Hi guys,
I need some help designing this DB and constructing an SQL query for my problem. I feel like this may have already been answered, but I have searched the forums and didn't have any luck. So any help or pointers to previous posts would be greatly appreciated!
I'm trying to create a "filter by attributes" feature for an ecommerce site. A visitor first drills down into a particular category, then has the option to filter the product listings. Here's how my tables are setup:
Categories:
id, name
------------------
1, TVs
2, Cameras
UNIQUE INDEX ON id
Products:
id, category, name, bunch of other fields...
-------------------------------
10, 1, "Sharp LCD", ...
11, 1, "Sony LCD", ...
12, 1, "Samsung LCD", ...
13, 2, "Canon S500", ...
14, 2, "Nikon D60", ...
UNIQUE INDEX ON id
Attributes:
prod_id, cat_id, name, value
-------------------------------------
10, 1, "Size", "42\""
10, 1, "Color", "Black"
11, 1, "Size", "42\""
11, 1, "Color", "Silver"
12, 1, "Size", "50\""
12, 1, "Color", "Silver"
INDEX ON prod_id, INDEX ON cat_id
I have the first part figured out.
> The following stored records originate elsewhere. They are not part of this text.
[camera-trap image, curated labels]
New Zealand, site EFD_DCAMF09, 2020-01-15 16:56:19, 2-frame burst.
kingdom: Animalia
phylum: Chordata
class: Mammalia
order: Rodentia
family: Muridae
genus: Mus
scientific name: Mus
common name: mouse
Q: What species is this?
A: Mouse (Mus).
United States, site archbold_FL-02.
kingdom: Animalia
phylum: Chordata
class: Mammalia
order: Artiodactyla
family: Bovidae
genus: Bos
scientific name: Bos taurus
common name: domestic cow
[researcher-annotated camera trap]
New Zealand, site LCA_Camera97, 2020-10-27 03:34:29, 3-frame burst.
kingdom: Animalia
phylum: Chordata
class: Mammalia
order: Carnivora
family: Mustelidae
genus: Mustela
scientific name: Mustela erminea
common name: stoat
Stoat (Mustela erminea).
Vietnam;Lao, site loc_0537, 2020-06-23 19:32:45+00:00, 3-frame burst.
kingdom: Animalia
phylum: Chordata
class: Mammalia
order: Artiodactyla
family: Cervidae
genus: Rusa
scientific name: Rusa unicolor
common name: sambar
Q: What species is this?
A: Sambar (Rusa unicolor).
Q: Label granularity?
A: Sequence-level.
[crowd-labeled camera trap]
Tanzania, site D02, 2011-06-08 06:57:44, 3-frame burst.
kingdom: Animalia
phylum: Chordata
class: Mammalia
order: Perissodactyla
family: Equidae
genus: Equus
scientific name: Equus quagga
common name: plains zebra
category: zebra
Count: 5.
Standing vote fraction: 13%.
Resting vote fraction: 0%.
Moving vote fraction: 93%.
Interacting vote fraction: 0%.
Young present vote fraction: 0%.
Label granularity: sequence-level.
If someone selects a 42", Silver TV, then I'm using inner joins on the attributes table to filter the products list. The speed of the query is fast so I'm relatively happy with that.
The problem I'm having is listing the unique attribute name/value pairs along with a count of all items. Something like this:
+ Size
- 42" (2)
- 50" (1)
+ Color
- Black (1)
- Silver (2)
Here's the query I'm using currently:
SELECT name, value, COUNT(*) AS num FROM attributes AS a1 WHERE a1.category = 1 GROUP BY name, value ORDER BY name ASC
For a small DB, this query runs fast, but my database has 40,000+ products, and on average 1000 products per category and 10 attributes per product. The speed of the above query is kinda slow (takes 3/10s of a second on a 2Ghz AMD Opetron processor if that gives you any reference... sorry I don't know how to properly benchmark or give a reference point).
The second problem I'm having is showing the above list once someone has already set one filter. Say they've selected a Size, now it should list color as an attribute along with the counts for the resulting subset:
+ Size: 42"
+ Color:
- Silver (1)
- Black (1)
I'm not quite sure how to do this, but I'm thinking of adding a "WHERE prod_id IN (...)" clause to the above query, the "..." being replaced with the query that selects all products based on the previous filters.
I'm wondering if there is a better query, a better way to setup the tables, or a better way to setup the indices. The filter by attributes is a common feature you see in most ecommerce sites big and small, so I imagine they must be doing something different for it to work fast and serve many users at the same time. Any thoughts?
Thanks in advance for any help on this!
Sridhar